_PROBLEMS TO SOLVE_
1: In the court opinion excerpt, what date do Defendants want to replace "January 2004" with in the Class I definition?
2: Transcribe part of the court opinion excerpt, starting with "III. Analysis" and going on through "1984) (citations omitted).".

_QUOTED PASSAGE_
>> begin
CLASS II All current employees of the City of Columbus, Division of Police, subject to the enforcement of Division Directive 3.07.

(Doc. # 39.)

Pursuant to this Court's decision, the parties have prepared a notice to be sent to potential Class I members ("Notice to Class I"). In preparing the Notice to Class I, Defendants contend that they "recognized that the currently proposed Notice does not include correct information as to the limitations period for claims under Section 1983 and the Rehabilitation Act." (Doc. # 59 at 2.) Thus, Defendants request that the Court revise the definition of Class I to reflect the two year statute of limitations that is required for Section 1983 and Rehabilitation Act claims. Specifically, Defendants ask that "January 2004" be removed from the definition and that it be replaced with "December 4, 2005."

III. Analysis

Neither Section 1983 nor the Rehabilitation Act has a built in statute of limitations; federal law instead borrows a limitations period from the most closely analogous statute of limitations of the state in which the claim arose. Wilson v. Garcia, 47 U.S. 261 (1985). In Ohio, the law is well settled that the two year personal injury limitation applies to Section 1983 claims. Browning v. Pendleton, 869 F.2d 989 (6th Cir. 1989). Also, the proper statute of limitations for a Rehabilitation Act claim is the same state personal injury statute applicable to Section 1983 Southerland v. Hardaway Mgmt. Co., 41 F.3d 250, 255 (6th Cir. 1994). However, the date on which the statute of limitations begins to run in this action is a question of federal law. Sevier v. Turner, 742 F.2d 262, 272 (6th Cir. 1984) (citations omitted).
>> end
_SUPPLIED MATERIAL_
>> begin
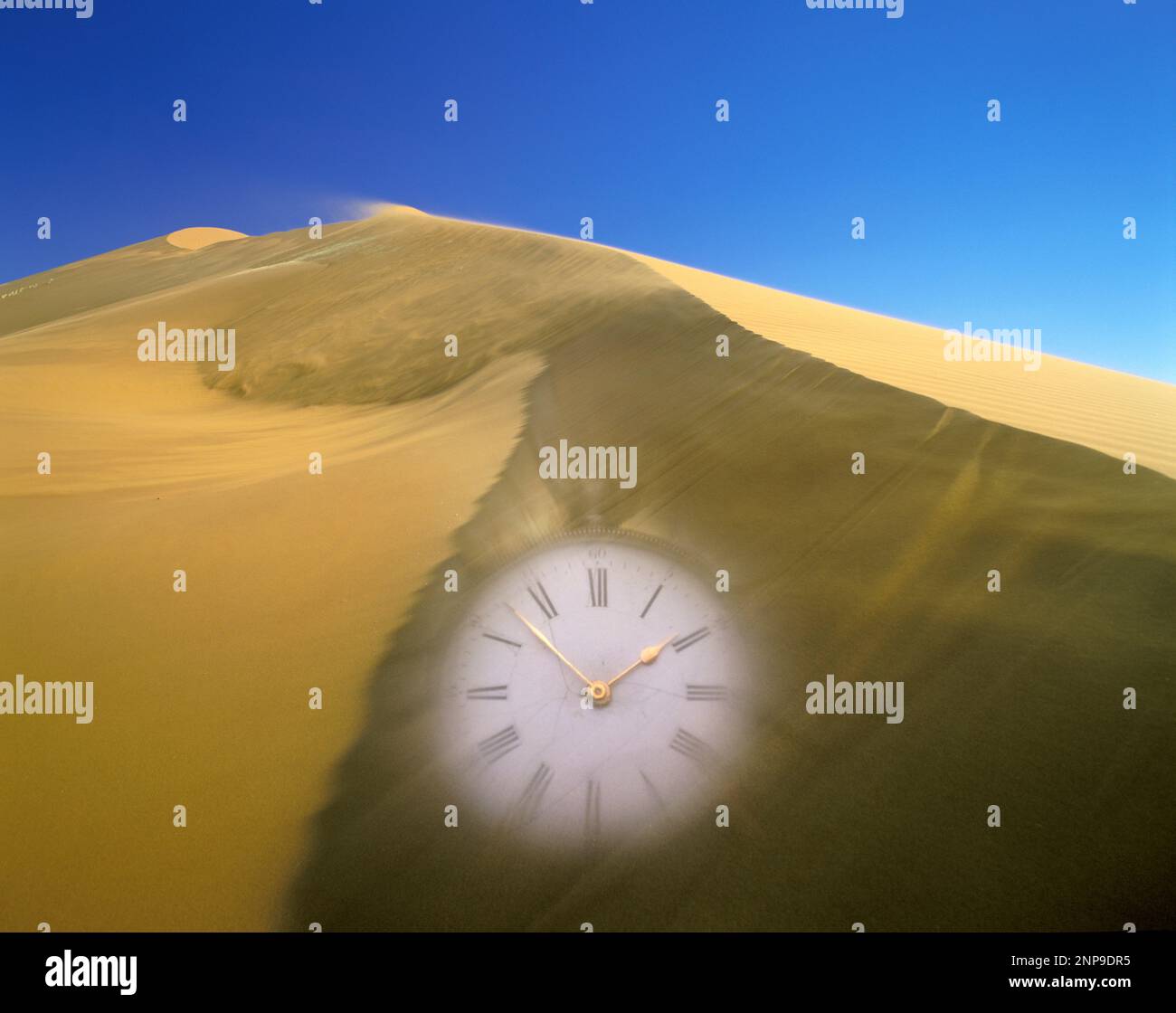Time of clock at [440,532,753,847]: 1:52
>> end
_RESPONSES BY TASK_
1: December 4, 2005.

2:
III. Analysis

Neither Section 1983 nor the Rehabilitation Act has a built in statute of limitations; federal law instead borrows a limitations period from the most closely analogous statute of limitations of the state in which the claim arose. Wilson v. Garcia, 47 U.S. 261 (1985). In Ohio, the law is well settled that the two year personal injury limitation applies to Section 1983 claims. Browning v. Pendleton, 869 F.2d 989 (6th Cir. 1989). Also, the proper statute of limitations for a Rehabilitation Act claim is the same state personal injury statute applicable to Section 1983 Southerland v. Hardaway Mgmt. Co., 41 F.3d 250, 255 (6th Cir. 1994). However, the date on which the statute of limitations begins to run in this action is a question of federal law. Sevier v. Turner, 742 F.2d 262, 272 (6th Cir. 1984) (citations omitted).